- **TEXT BLOCK**:
Stryker Orthopaedics, Mahwah, NJ, USA.
Clin Orthop Relat Res. 2014 May;472(5):1535-44. doi: 10.1007/s11999-014-3469-1. Epub 2014 Jan 24.
Dual-mobility acetabular cups have been marketed with the purported advantages of reduced dislocation rates and improvements in ROM; however, the relative efficacies of these designs in terms of changing joint stability via ROM and dislocation distance have not been thoroughly evaluated.
QUESTIONS/PURPOSES: In custom computer simulation studies, we addressed the following questions: (1) Do variations in component geometry across dual-mobility designs (anatomic, modular, and subhemispheric) affect the posterior horizontal dislocation distances? (2) How do these compare with the measurements obtained with standard hemispheric fixed bearings? (3) What is the effect of head size on posterior horizontal dislocation distances for dual-mobility and standard hemispheric fixed bearings? (4) What are the comparative differences in prosthetic impingement-free ROM between three modern dual-mobility components (anatomic, modular, and subhemispheric), and standard hemispheric fixed bearings?

- **DATA LISTING**:

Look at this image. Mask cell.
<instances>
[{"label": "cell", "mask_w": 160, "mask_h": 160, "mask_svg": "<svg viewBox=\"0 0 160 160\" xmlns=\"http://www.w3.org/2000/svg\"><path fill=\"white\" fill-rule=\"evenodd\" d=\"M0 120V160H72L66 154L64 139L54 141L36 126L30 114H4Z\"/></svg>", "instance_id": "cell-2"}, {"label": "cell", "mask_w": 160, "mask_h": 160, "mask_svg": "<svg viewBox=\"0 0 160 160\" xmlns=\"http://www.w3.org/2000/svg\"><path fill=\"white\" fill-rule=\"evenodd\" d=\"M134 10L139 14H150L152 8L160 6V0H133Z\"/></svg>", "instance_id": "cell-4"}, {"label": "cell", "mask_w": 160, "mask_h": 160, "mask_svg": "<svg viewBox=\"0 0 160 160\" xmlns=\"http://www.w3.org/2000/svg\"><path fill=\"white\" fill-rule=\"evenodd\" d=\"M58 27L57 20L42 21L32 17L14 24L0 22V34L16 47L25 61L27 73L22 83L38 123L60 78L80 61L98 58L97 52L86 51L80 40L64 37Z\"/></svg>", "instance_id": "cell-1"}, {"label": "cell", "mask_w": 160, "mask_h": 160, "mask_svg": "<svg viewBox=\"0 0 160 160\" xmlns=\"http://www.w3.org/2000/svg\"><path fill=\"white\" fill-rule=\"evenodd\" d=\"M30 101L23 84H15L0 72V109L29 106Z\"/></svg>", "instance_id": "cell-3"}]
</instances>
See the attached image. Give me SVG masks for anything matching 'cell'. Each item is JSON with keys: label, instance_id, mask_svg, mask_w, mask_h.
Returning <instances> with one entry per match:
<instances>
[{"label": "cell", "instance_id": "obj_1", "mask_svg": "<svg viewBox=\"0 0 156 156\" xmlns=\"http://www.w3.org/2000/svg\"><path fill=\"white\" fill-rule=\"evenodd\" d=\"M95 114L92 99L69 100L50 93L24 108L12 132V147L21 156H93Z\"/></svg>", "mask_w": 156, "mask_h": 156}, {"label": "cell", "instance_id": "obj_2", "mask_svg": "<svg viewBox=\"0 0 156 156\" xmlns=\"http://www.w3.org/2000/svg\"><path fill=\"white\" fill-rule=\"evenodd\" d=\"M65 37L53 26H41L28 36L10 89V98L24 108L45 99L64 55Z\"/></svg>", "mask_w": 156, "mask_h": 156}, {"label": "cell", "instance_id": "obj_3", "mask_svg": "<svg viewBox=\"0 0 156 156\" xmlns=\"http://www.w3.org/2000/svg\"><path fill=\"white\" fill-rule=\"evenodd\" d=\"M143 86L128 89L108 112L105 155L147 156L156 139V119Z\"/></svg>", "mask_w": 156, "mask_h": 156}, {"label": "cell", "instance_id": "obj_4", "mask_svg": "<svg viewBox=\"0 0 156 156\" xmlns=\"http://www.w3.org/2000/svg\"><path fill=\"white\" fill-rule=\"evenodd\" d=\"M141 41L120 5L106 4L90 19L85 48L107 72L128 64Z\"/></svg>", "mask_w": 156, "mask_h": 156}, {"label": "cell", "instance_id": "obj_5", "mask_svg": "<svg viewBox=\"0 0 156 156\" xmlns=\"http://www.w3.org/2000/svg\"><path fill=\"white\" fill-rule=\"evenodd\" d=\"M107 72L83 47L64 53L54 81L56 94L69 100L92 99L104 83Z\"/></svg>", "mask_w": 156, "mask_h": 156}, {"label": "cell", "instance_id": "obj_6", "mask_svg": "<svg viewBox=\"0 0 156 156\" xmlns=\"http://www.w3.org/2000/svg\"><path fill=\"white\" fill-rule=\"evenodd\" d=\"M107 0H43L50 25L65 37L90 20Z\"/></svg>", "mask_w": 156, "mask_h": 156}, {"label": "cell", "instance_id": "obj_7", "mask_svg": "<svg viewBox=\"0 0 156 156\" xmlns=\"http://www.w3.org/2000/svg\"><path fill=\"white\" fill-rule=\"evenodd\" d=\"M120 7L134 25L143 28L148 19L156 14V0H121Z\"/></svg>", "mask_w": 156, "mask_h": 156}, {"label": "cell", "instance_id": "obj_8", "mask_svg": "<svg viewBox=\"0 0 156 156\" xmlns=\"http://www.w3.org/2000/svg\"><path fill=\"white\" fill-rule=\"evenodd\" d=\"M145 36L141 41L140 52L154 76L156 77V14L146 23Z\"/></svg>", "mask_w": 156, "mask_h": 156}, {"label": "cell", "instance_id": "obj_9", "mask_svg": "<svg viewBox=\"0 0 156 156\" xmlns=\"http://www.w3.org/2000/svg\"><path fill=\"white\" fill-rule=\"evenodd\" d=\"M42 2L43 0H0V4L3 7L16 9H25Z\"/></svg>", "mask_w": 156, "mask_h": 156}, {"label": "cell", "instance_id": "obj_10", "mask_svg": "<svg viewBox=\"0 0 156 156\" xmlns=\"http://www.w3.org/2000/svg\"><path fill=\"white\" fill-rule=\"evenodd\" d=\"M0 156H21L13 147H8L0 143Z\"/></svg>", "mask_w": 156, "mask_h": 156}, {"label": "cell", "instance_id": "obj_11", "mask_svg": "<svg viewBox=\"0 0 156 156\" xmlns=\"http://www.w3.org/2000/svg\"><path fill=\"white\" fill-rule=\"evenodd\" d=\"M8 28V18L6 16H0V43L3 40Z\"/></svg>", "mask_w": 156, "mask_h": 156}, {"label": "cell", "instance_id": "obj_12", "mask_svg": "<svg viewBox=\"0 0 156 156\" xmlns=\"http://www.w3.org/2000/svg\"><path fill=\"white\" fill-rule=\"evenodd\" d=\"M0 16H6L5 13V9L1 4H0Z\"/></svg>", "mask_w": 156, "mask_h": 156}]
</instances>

- **WORK INSTRUCTION A**: List the three dual-mobility designs named in the abstract on dual-mobility cups.
- **WORK INSTRUCTION B**: Please rewrite the paragraph beginning "QUESTIONS/PURPOSES" from the abstract on dual-mobility cups as a short list of its four study questions.
- **WORK INSTRUCTION C**: Write the next part of the abstract on dual-mobility cups, picking up after its final sentence.
The rows above are separate material from the abstract on dual-mobility cups.

- **ANSWER SPACE A**: anatomic, modular, subhemispheric

- **ANSWER SPACE B**:
Custom computer simulation studies asked:
- Does component geometry across dual-mobility designs (anatomic, modular, subhemispheric) affect posterior horizontal dislocation distances?
- How do these distances compare with standard hemispheric fixed bearings?
- How does head size affect posterior horizontal dislocation distances for dual-mobility and standard hemispheric fixed bearings?
- How does prosthetic impingement-free ROM differ among the three dual-mobility designs and standard hemispheric fixed bearings?

- **ANSWER SPACE C**:
CT scans of an adult pelvis were imported into computer-aided design software to generate a dynamic three-dimensional model of the pelvis. Using this software, computer-aided design models of three dual-mobility designs (anatomic, modular, and subhemispheric) and standard hemispheric fixed bearings were implanted in the pelvic model and the posterior horizontal dislocation distances measured. Hip ROM simulator software was used to compare the prosthetic impingement-free ROMs of dual-mobility bearings with standard hemispheric fixed-bearing designs.
Variations in component design had greater effect on posterior horizontal dislocation distance values than increases in head size in a specific design (p < 0.001). Anatomic and modular dual-mobility designs were found to have greater posterior horizontal dislocation distances than the subhemispheric dual-mobility and standard hemispheric fixed-bearing designs (p < 0.001). Increasing head sizes increased posterior horizontal dislocation distances across all designs (p < 0.001). The subhemispheric dual-mobility implant was found to have the greatest prosthetic impingement-free ROM among all prosthetic designs (p < 0.001; R(2) = 0.86).
The posterior horizontal dislocation distances differ with the individual component geometries of dual-mobility designs, with the anatomic and modular designs showing higher posterior horizontal dislocation distances compared with subhemispheric dual-mobility and standard hemispheric fixed-bearing designs.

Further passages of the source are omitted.